O romance político se perdeu?

Alguns romances latino-americanos ganharam notoriedade, principalmente entre os anos de 1940 e fins de 1970, por seu caráter político e abordagem de temas-problemas da sociedade em que viviam, como a corrupção, desigualdade social, racismo, autoritarismo, criminalidade, entre tantos outros.

Escritores realistas buscaram energia de suas experiências negativas e de variadas formas representaram toda a problemática de suas sociedades, partindo das dificuldades vivenciadas e em busca de soluções ou, ao menos, de levar o leitor, o cidadão a refletir um pouco sobre o desajustado mundo ao seu redor.
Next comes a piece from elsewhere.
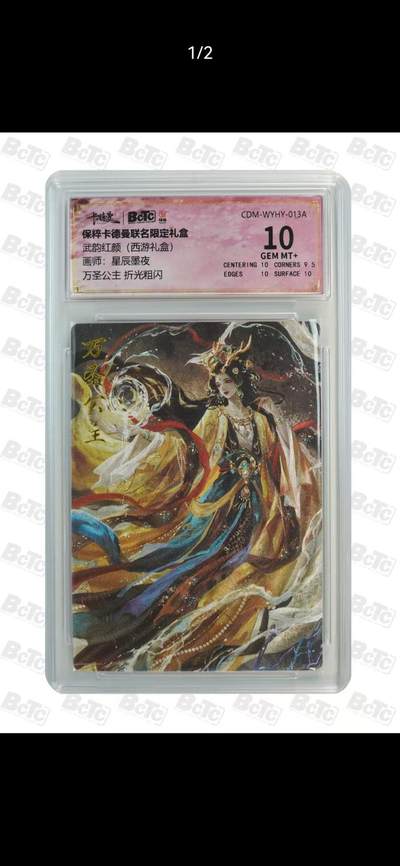 夜之极第三十九期 （2月11日周三晚9点截拍，欢迎竞拍） - 保粹&卡德曼 武韵红颜 星辰墨夜 万圣公主  粗闪 10分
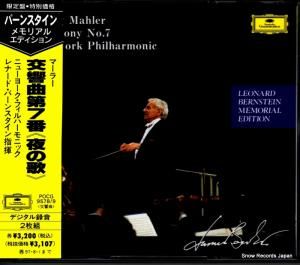 CD: ʡɡС󥹥ƥ - ޡ顼裷֡βΡ - POCG-9578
Até mesmo escritores do chamado Realismo Mágico, conseguiram tanger a superfície do político-social em suas obras.

Há quem diga que esse tipo de literatura já morreu há algumas décadas, há quem diga que já não precisamos mais dela e outros que se sentem completamente vazios pela falta dessa abordagem e das reflexões instigadas por ela.

Escritores de nossa região que vivenciaram e participaram do boom latinoamericano, caso de Vargas Llosa, García Márquez, Júlio Cortázar e Carlos Fuentes — estes dois últimos já falecidos — demonstravam em seus textos, narrativas muito atreladas às questões sociais, políticas, morais, cotidianas.

Alguns com um caráter mais urbano, de representação das classes médias, outros um caráter mais afastado dos grandes centros urbanos ou selvático, caracterizando personagens de grupos mais humildes. Mas todos, cada um a sua maneira, nos davam um panorama político-social de sua época através das crenças, condutas, expectativas individuais ou de um grupo, características psicológicas, sociais, étnicas e culturas, além do ambiente político.

Quase todos os escritores desse grupo concordam que a Literatura, os romances, cumpriam uma função muito maior do que apenas servir de entretenimento. Ajudavam a entender as descompensações sociais, estimulavam a compreensão do leitor que algo estava errado, tirando-os da inércia diante de tanto corrupção, pobreza e desigualdade.

Mas o que mudou agora? Nossa sociedade já não precisa mais desse tipo de Literatura? Embora os escritores do boom continuem escrevendo com todo o engajamento que tinham décadas atrás, os novos romancistas se preocupam mais em entreter para ser um sucesso mercadológico, servir mais de autoajuda para os problemas pessoais do que instigar o leitor a reagir às questões sociais, econômicas, políticas que englobam o seu país?

Mas antes de jogar o peso sobre os novos escritores, precisamos refletir também o total desinteresse pelas questões políticas em nosso tempo. Cada vez mais vemos pessoas se afastarem das questões políticas, da participação ativa por dizer que a política hoje é um ambiente muito sujo e fazem questão de não se envolver, de não procurarem entender um pouco de economia, políticas sociais, etc.

Ora, para quê então escrever romances políticos se não haverá leitores para eles? É outro ponto para uma reflexão mais clara.

Há algumas respostas mais claras para as indagações do começo do texto. Sim, ainda há romances políticos, mas a maioria são autores que já faziam isso há muito tempo, com raras exceções como o escritor espanhol Javier Cercas. Se ainda precisamos desse tipo de narrativa, se ainda consumiremos esses romances é um ponto chave para o debate.

Não se fez aqui um julgamento de posições, não há como negar o benefício da leitura, mesmo que seja apenas para o entretenimento, mas são questões levantadas para pensar o futuro da Literatura, do romance e quais passos devemos seguir. Não seria melhor ao invés de excluirmos opções, trabalharmos com todas elas? É uma discussão longa, que renderia diversas teses e dissertações e ainda assim não chegaríamos a uma conclusão, mas refletir é preciso.